Pasaron varias semanas. Bertoldo insistía en que Miguel Ángel se perfeccionase en la transcripción del dibujo al modelo de cera. Cuando el muchacho no podía resistir más, arrojaba sus herramientas de hueso y se iba al fondo del jardín, donde cogía martillo y cincel y desahogaba su furia cortando bloques para la construcción de la biblioteca de Lorenzo. Todos los días trabajaba así durante una o dos horas, con los scalpellini. Los bloques de petra serena entre las piernas y bajo sus manos le prestaban su dureza. Bertoldo capituló por fin.
—«Alla guerra di amore, vince qui fugge» —dijo—. Pasaremos a la arcilla… Recuerda que la arcilla trabajada, cuando está húmeda, se encoge después. Tienes que prepararla pedazo a pedazo. Mézclale cerdas de caballo para asegurar que no se te rompa. Para vestir tus figuras, moja una tela hasta darle la consistencia de un barro espeso y luego disponla alrededor de tu figura en pliegues. Más adelante aprenderás a ampliar el modelo al tamaño que vas a esculpir.
Llegó febrero, con nieblas que bajaban de las montañas y lluvias que envolvían la ciudad hasta que todas las calles parecían ríos. Había pocas horas de luz grisácea para trabajar. Todos estaban confinados en las habitaciones del casino. Cada aprendiz se sentaba en un alto taburete, sobre un brasero encendido. Cada cierto tiempo, Bertoldo tenía que quedarse acostado varios días. La arcilla mojada parecía más pegajosa y fría que nunca. Miguel Ángel trabajaba frecuentemente a la luz de una lámpara de aceite, casi siempre sólo en el casino, triste, pero más satisfecho de estar allí que en cualquier otro lugar.

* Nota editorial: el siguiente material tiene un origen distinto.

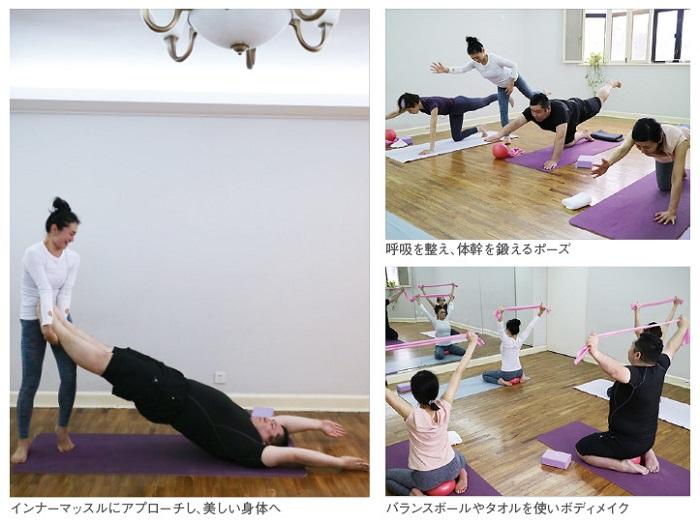 674読者モデル(男)-2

Faltaban ya menos de dos meses para abril, y por lo tanto, para la decisión de Ludovico de retirarlo del jardín de escultura si no alcanzaba suficiente capacidad para percibir un salario. Bertoldo, cuando se presentaba envuelto en gruesas ropas, parecía un fantasma. Pero Miguel Ángel sabía que tenía que hablar. Mostró al maestro las figuras de arcilla que había modelado y pidió su autorización para reproducirlas en mármol.
—No, figlio mío —respondió el maestro con voz ronca—, todavía no estás preparado.
—¿Los otros lo están y yo no?
—Tienes mucho que aprender.
—Lo reconozco.
—¡Pazienza! —le aconsejó Granacci—. Dios da a la espalda la forma apropiada para la carga que debe soportar.